Carne de cañón

Si el plan del Gobierno era confiar en que los mossos tuviesen controlados todos los colegios electorales identificados previamente, cumpliendo así la resolución judicial, adoleció de una gravísima falta de previsión. Y de mucha ingenuidad. Se dice que el operativo era, además, intervenir el material electoral a través de los antidisturbios de la Policía Nacional y de la Guardia Civil, y dejar luego que los mossos se encargasen del precinto. Pero los mossos demostraron ser un cuerpo policial puesto al servicio de una Generalidad sediciosa y golpista, en flagrante violación del mandato legal que los obliga a servir con neutralidad a todos los catalanes.

Se desplegó a diez mil agentes sin tener asegurados todos los potenciales puntos de votación, contando con la colaboración de una fuerza policial cuyo mando había dado ya repetidas muestras de dudosa lealtad. La estrategia de Rajoy era dejar que se llegase a este punto; como ciudadano particular, presumía que mi Gobierno tenía todos los ases en su baraja. El desarrollo de los acontecimientos a lo largo del domingo demostró que no, y guardias civiles y policías nacionales que cobran de media 1400 euros (entre 400 y 500 euros menos que un mosso) y que no tienen derecho a sindicarse, soportaron sobre sus hombros todo el peso de un Estado que dio la impresión de estar desbordado y de ser ineficaz.

Ellos fueron, literalmente, el Estado. Nada ni nadie más. Lanzados a una ratonera hostil, su actuación fue casi perfecta, sobre todo dadas las circunstancias de extrema tensión ambiental y continua provocación tumultuaria. Pero su profesionalidad fue la única razón que le dio ayer el Estado a los españoles de que la probable declaración unilateral de independencia no quedará sin contestar. No se evitó la secuencia audiovisual de un Gobierno catalanista proclamando una independencia desde el balcón (a través de una pantalla. Este es el sentido de la épica del catalanismo moderno. Si lo viera Macià), en este caso para dentro de tres días. Que la base para ello sean los lisérgicos resultados de una pantomima amañada es lo de menos. El catalanismo ya tiene su hecho consumado. Le queda otro. El último.

El Gobierno de Rajoy ha tenido cinco años para restablecer un orden constitucional que los poderes públicos de la autonomía catalana han violentado repetidas veces, subiendo de grado cada vez. La presidenta del Parlamento autonómico declaró que la institución que presidía no acataría las leyes españolas. Era noviembre de 2015, y Rajoy aún gozaba en el Congreso de los Diputados de una mayoría absoluta. Quienes hablaban entonces del establecimiento del Estado de Sitio en Cataluña fueron vistos como pirómanos.
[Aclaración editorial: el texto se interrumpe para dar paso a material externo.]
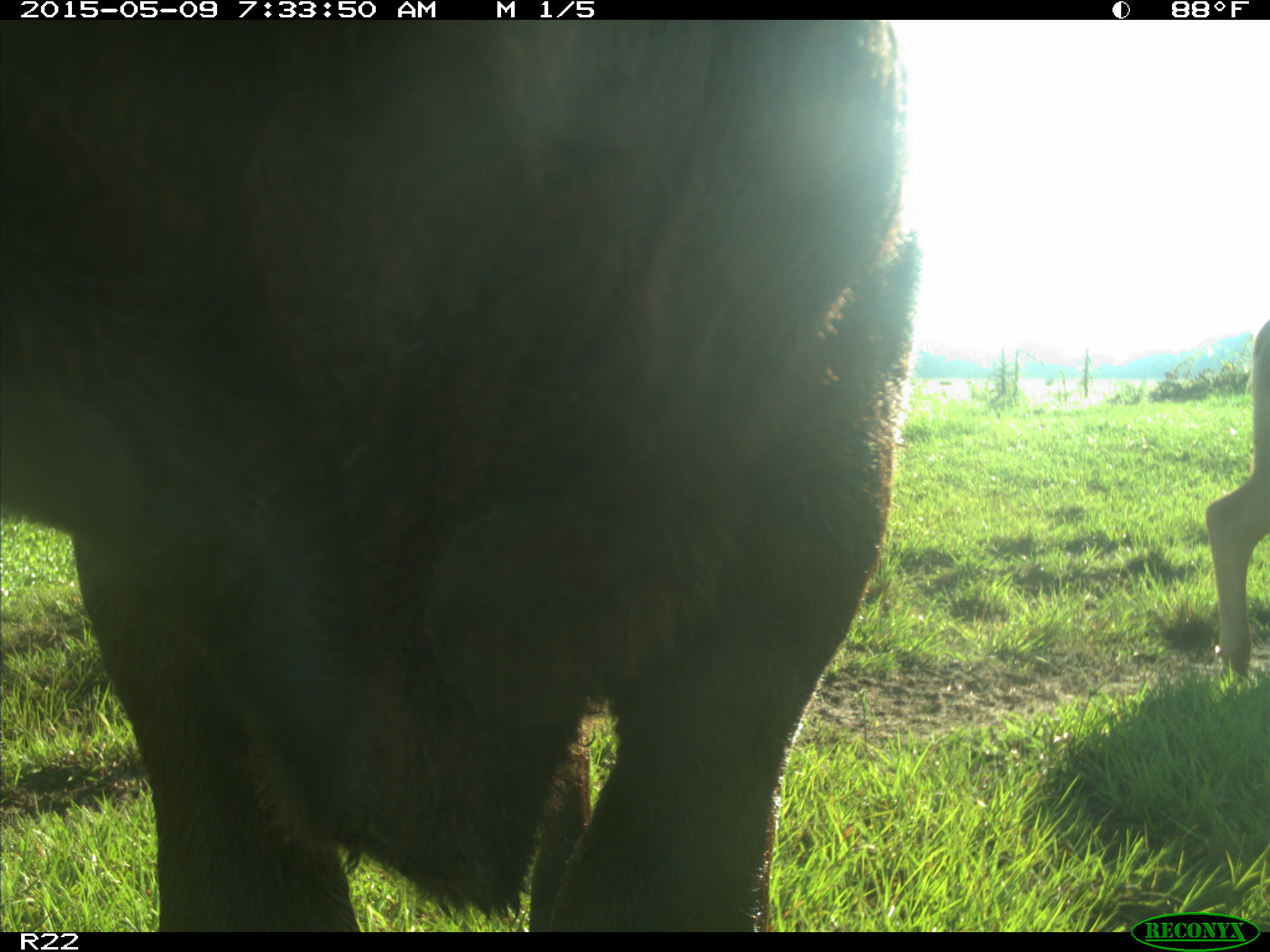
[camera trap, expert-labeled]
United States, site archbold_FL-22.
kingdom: Animalia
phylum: Chordata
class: Mammalia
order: Artiodactyla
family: Bovidae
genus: Bos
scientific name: Bos taurus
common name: domestic cow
Bos taurus (domestic cow).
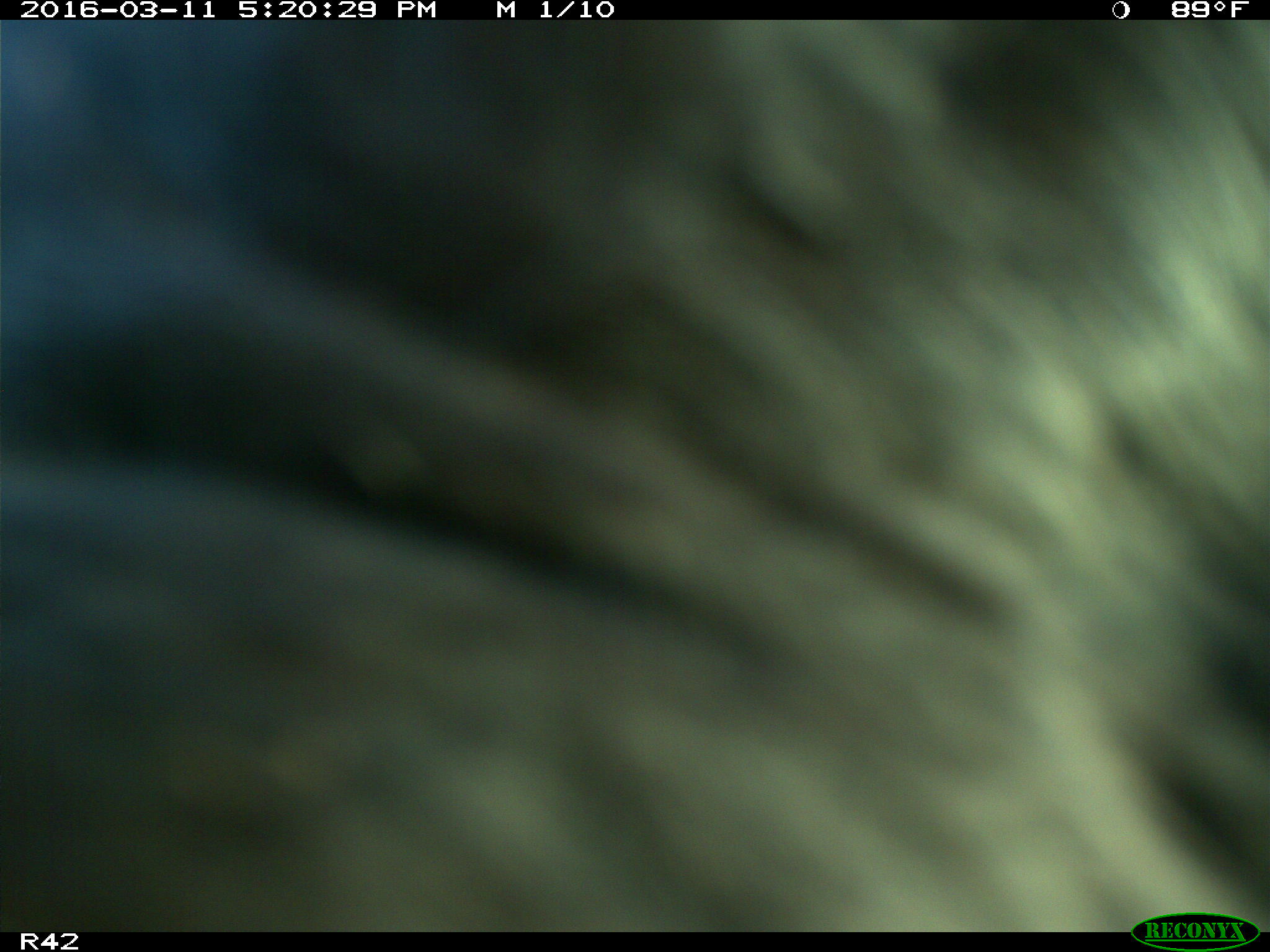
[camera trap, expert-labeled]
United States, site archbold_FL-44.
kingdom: Animalia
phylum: Chordata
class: Mammalia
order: Artiodactyla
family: Bovidae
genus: Bos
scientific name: Bos taurus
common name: domestic cow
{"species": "Bos taurus (domestic cow)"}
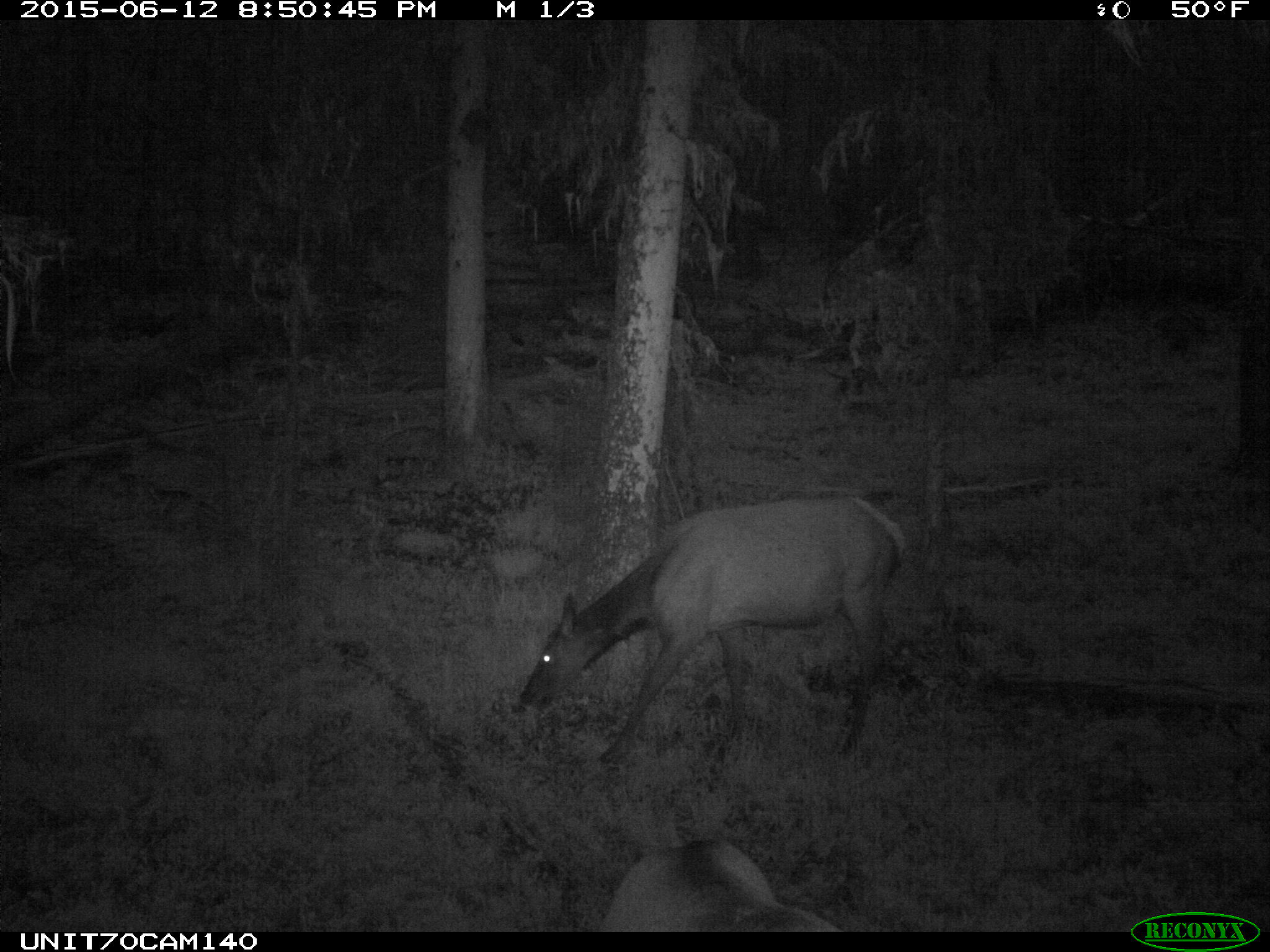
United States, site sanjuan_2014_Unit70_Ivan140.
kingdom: Animalia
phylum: Chordata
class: Mammalia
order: Artiodactyla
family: Cervidae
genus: Cervus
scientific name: Cervus elaphus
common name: red deer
Cervus elaphus (red deer).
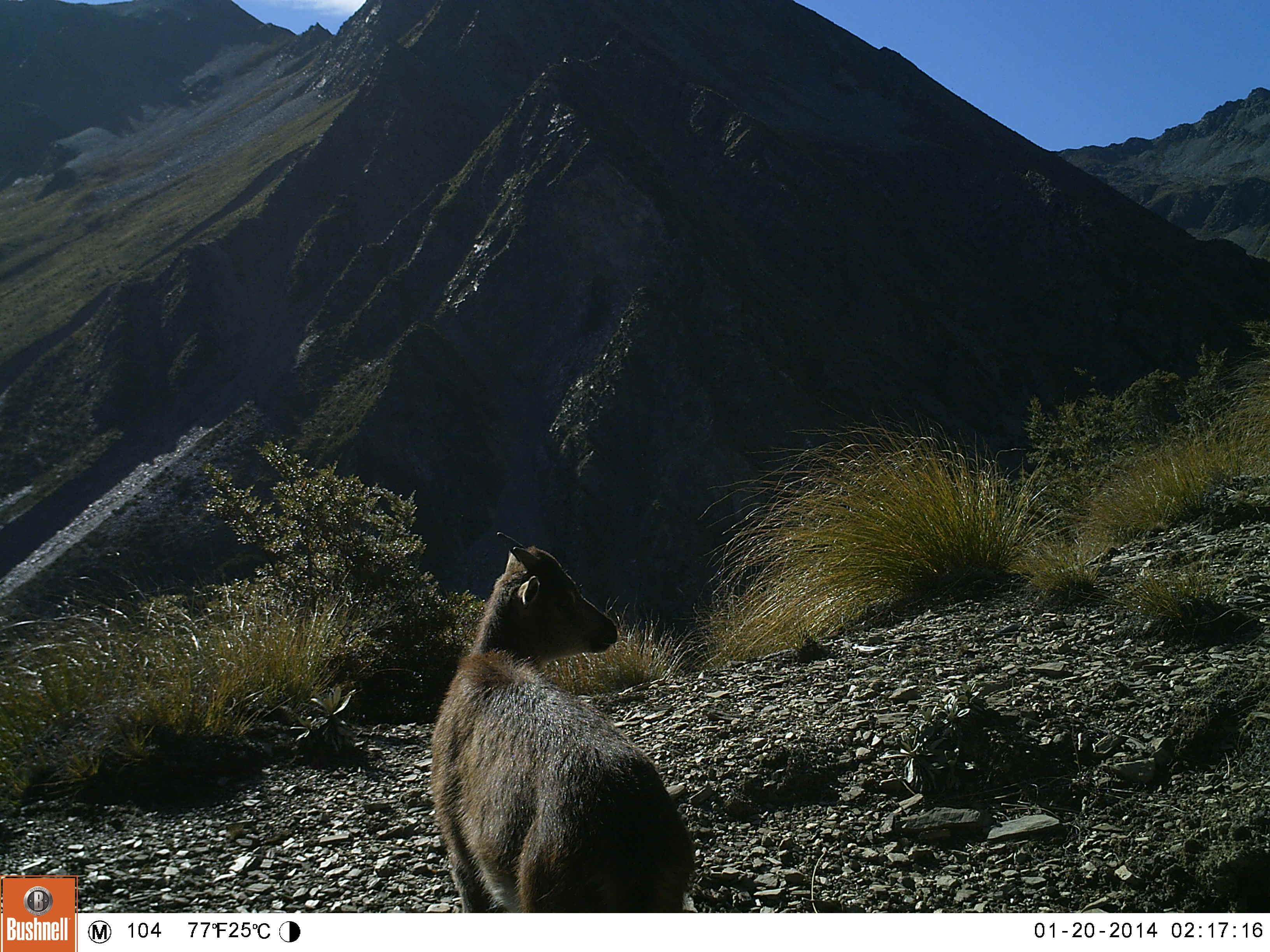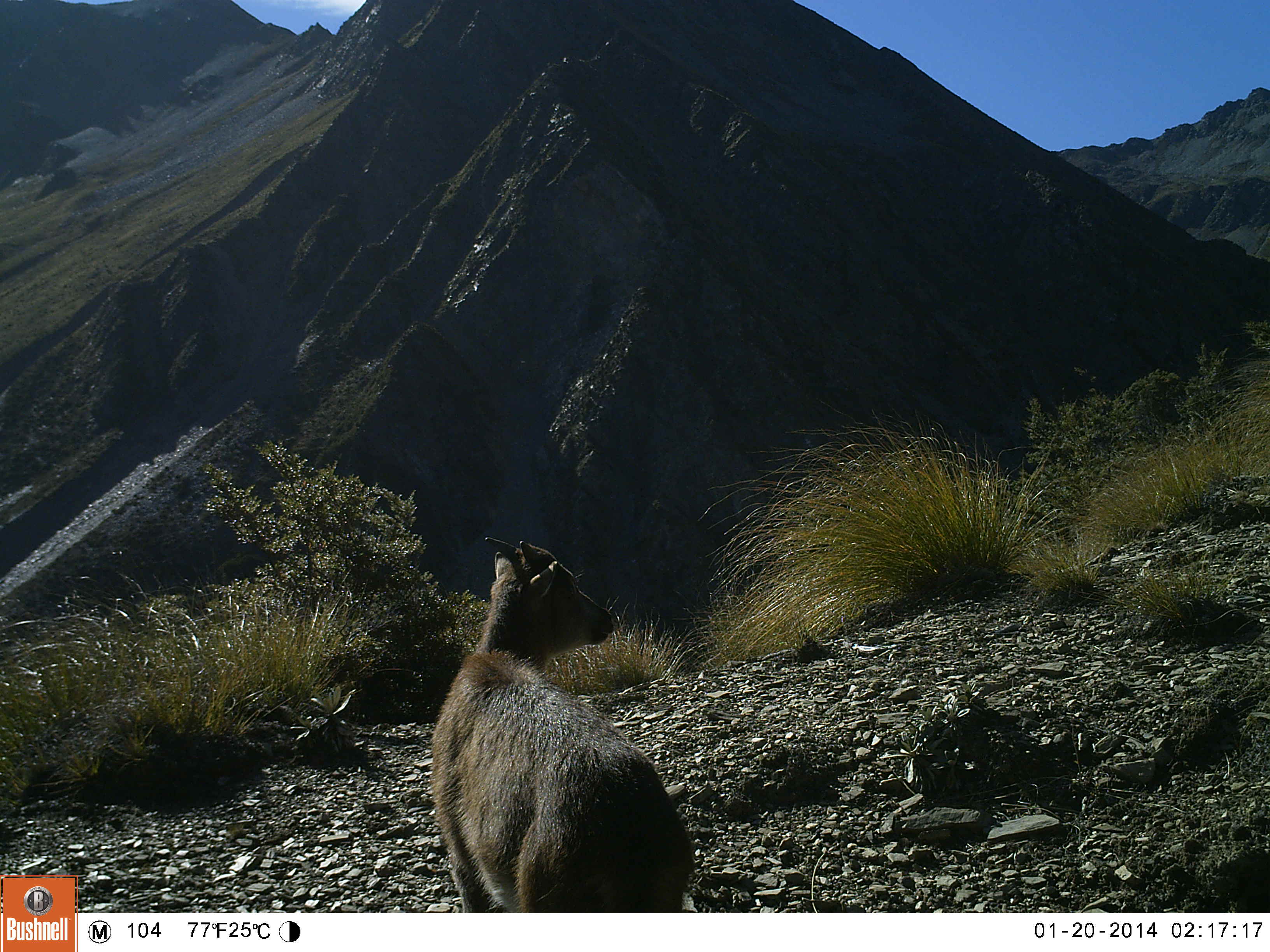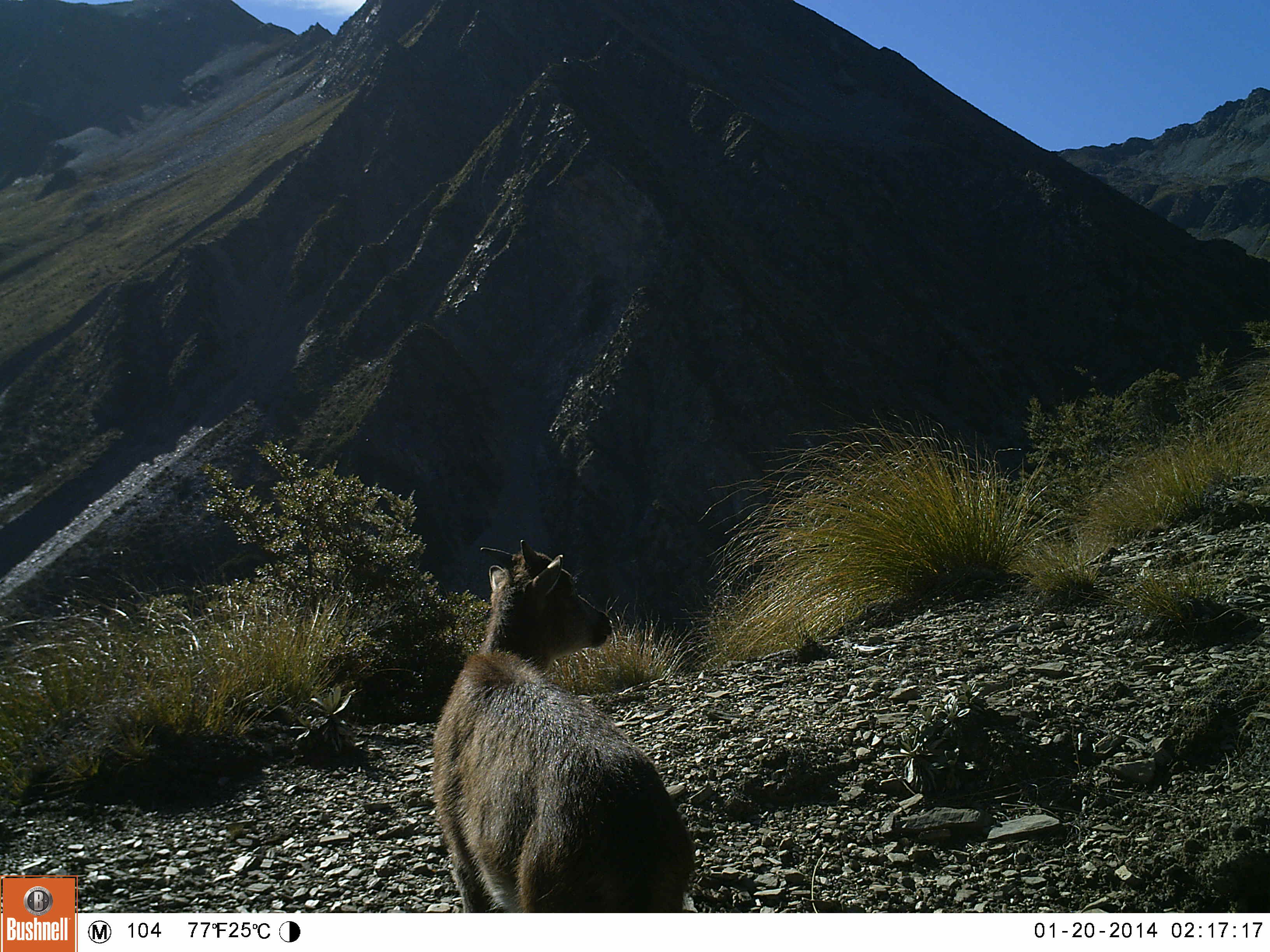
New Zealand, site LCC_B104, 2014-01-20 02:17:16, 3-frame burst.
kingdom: Animalia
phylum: Chordata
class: Mammalia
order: Artiodactyla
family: Bovidae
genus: Nilgiritragus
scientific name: Nilgiritragus hylocrius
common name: tahr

El 155 (de torpe redacción, por otra parte) se contemplaba como una solución tan remota que parecía marciana. Pues bien, hemos llegado al fin del trayecto. Sólo hay dos escenarios posibles: o se independizan y el Estado no comparece, y por lo tanto los secesionistas ganan, o el Estado comparece, aplicando el 155 y deteniendo a los instigadores del golpe.

Ayer por la mañana, al mediodía y por la tarde, mientras las fotografías daban la vuelta al mundo (a menudo falseadas, ensuciadas con el veneno de la falacia y la mentira) y la carne de cañón de siempre soportaba no sólo el insulto en las calles sino el oprobio en las redes, y la humillante desafección de los líderes políticos parlamentarios, los promotores de la sedición se manifestaban ufanos ante los medios. No se ha hecho ni el intento de detenerlos todavía. El jefe del Gobierno, a las 8 y media de la tarde, más de diez horas después de que lo gordo hubiera sucedido y con el timbre de voz y las hechuras de un funcionario, de lo que es, admitía que hace un mes se pisoteó el reglamento del Parlamento autonómico y que nadie ha movido un dedo por castigar a los infractores.

Es normal que el ciudadano pedestre crea que le ha salido la sota de bastos, sobre todo si tiene algún conocimiento de la Historia de España. Mientras tanto, los miles de policías nacionales y de guardias civiles, sin cobertura narrativa de ningún tipo por parte de sus superiores políticos, desmoralizados, muchos de ellos golpeados, duermen en un barco decorado con el muñeco Piolin. Se sabe hasta lo que desayunan, y los encargados del puerto de Barcelona publicitan con impunidad la amenaza constante de un sabotaje a su rutina diaria. Decía Pasolini, un terrible fascista, que entre los hijos de la élite y la policía, elegía siempre a la policía, por que para algo eran los hijos de los pobres.